History: Mormon
Logging Centenial (1944)
Contact: Ken Wood
Email: woodi1999@yahoo.com
Surnames: O'Neill, Chippewa, Ferguson, Brockway
----Sources: Marshfield News Herald Monday July 31, 1944 Page 2
COUNTY CENTENARY OCCURS THIS YEAR
First White Men Arrived In Clark County During Year 1844
Neillsville, Wis.--The year 1844 marked the coming of the first white settlers to what is now Clark County. These pioneers of the Mormon sect felled and took out the virgin timber by way of what became O'Neill Creek, the Black and Mississippi Rivers. Much of this timber went into construction work at Nauvoo, Ill., a Mormon settlement.

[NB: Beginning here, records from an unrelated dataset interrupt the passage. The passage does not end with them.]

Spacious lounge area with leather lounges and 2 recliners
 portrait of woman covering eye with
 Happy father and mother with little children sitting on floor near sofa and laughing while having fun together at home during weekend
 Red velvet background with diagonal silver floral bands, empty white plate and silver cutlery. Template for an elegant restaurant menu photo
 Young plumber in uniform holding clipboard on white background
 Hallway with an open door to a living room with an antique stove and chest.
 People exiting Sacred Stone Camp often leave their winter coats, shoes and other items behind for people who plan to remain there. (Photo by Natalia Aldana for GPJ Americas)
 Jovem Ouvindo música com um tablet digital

A year later the O'Neills, together with Sam and William Ferguson and a man named Brockway, men from New York State who had previously located at Prairie du Chien, selected a site for their logging operations and camps on the north bank of a stream they named O'Neill Creek, after the O'Neills.
This pioneer settlement, literally hewn out of a vast wilderness, proved to be permanent. It is called Neillsville today. Trade between the Indians and the pioneer settlers flourished, as the Chippewas were a friendly tribe. They remained friendly to the whites until they learned the art of baking cakes from the pioneers.
In those days lemon extract was used solely for flavoring cakes until an enterprising Indian started to experiment with it. Legend has it that an old buck Indian of the Chippewa tribe, after taking a healthy swig of lemon extract, made this remark to one of the O'Neills; "I wonder what it is the paleface buys that's half as precious as this stuff he sells."